The fact that the key will not turn off the electrical or the engine indicates a mechanical faliure of the keyed ignition cylinder. All the electrical is fully functional and as a result we don't accept that it is a failure of the key interlock solenoid. So it seems like we're headed in two different directions and we're still faced with removing the ignition unit from the steering column and finding the best way to do that.

Craig

 

Expert:  Jim replied 2 years ago.
I am going to re open this question back to the other techs here at just answers in hopes one of them may be able to help you further on this problem. Don't respond to this post or it will lock me into this question and the other techs will not be able to respond. Thank You using Just Answers.
Expert:  Walt-mod replied 2 years ago.
Hi, I'm a moderator for this topic. Your Professional has opted out and I wonder whether you're still waiting for an answer. If you are, please let me know and I will do my best to find another Professional to assist you right away.

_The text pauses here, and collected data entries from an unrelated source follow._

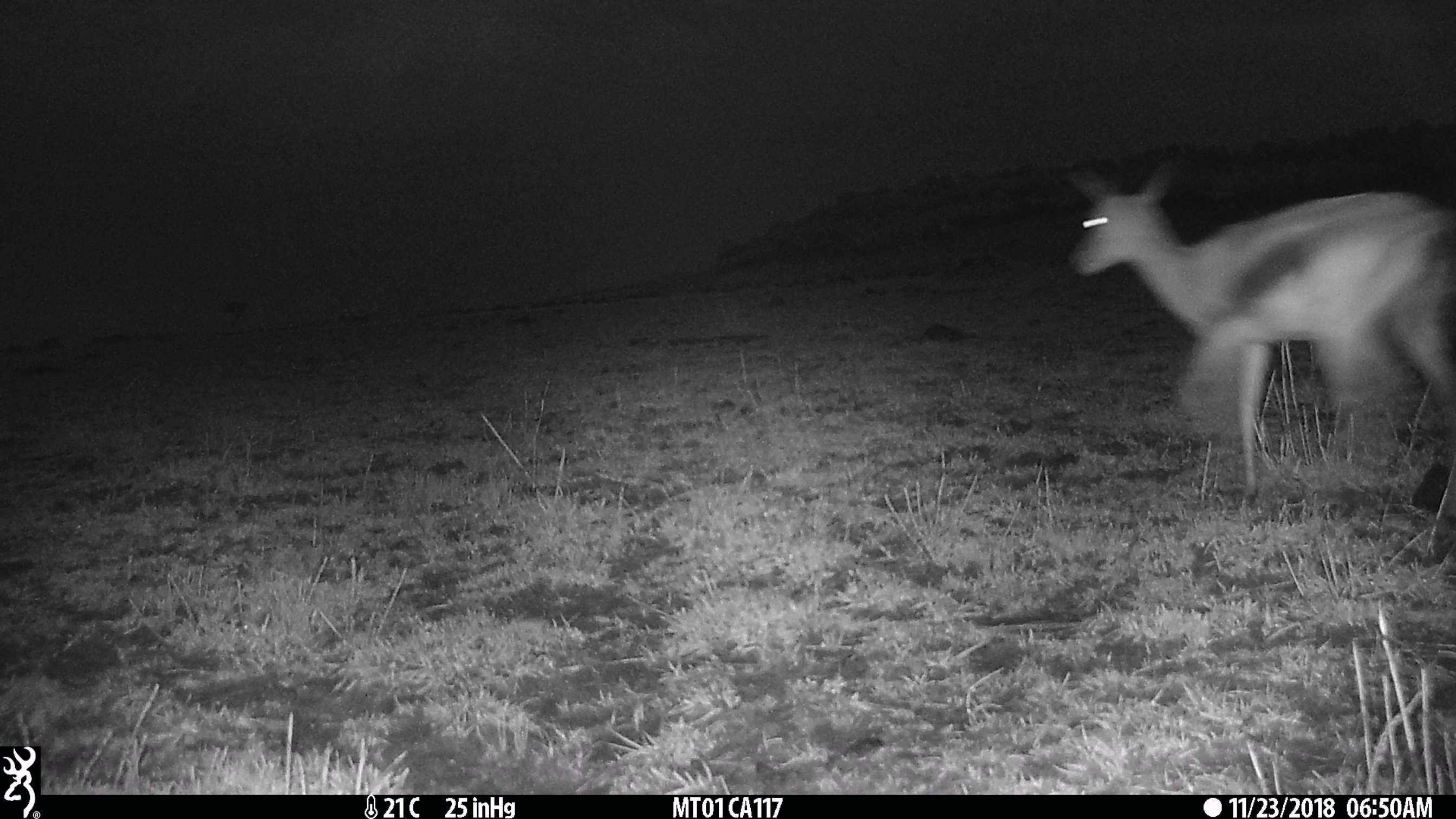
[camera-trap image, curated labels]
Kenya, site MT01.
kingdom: Animalia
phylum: Chordata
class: Mammalia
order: Artiodactyla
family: Bovidae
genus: Eudorcas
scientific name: Eudorcas thomsonii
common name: thomon's gazelle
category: gazelle thomsons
Gazelle thomsons (thomon's gazelle) (Eudorcas thomsonii).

If not, feel free to let me know and I will cancel this question for you. Thank you!
Customer: replied 2 years ago.
Let's cancel. The mechanic that I'm working with(50 years experience on everything mechanical) is confident that it is a tumbler failure within the keyed cylinder and has figured a way to remove the ignition unit from the steering column once the replacement parts arrive.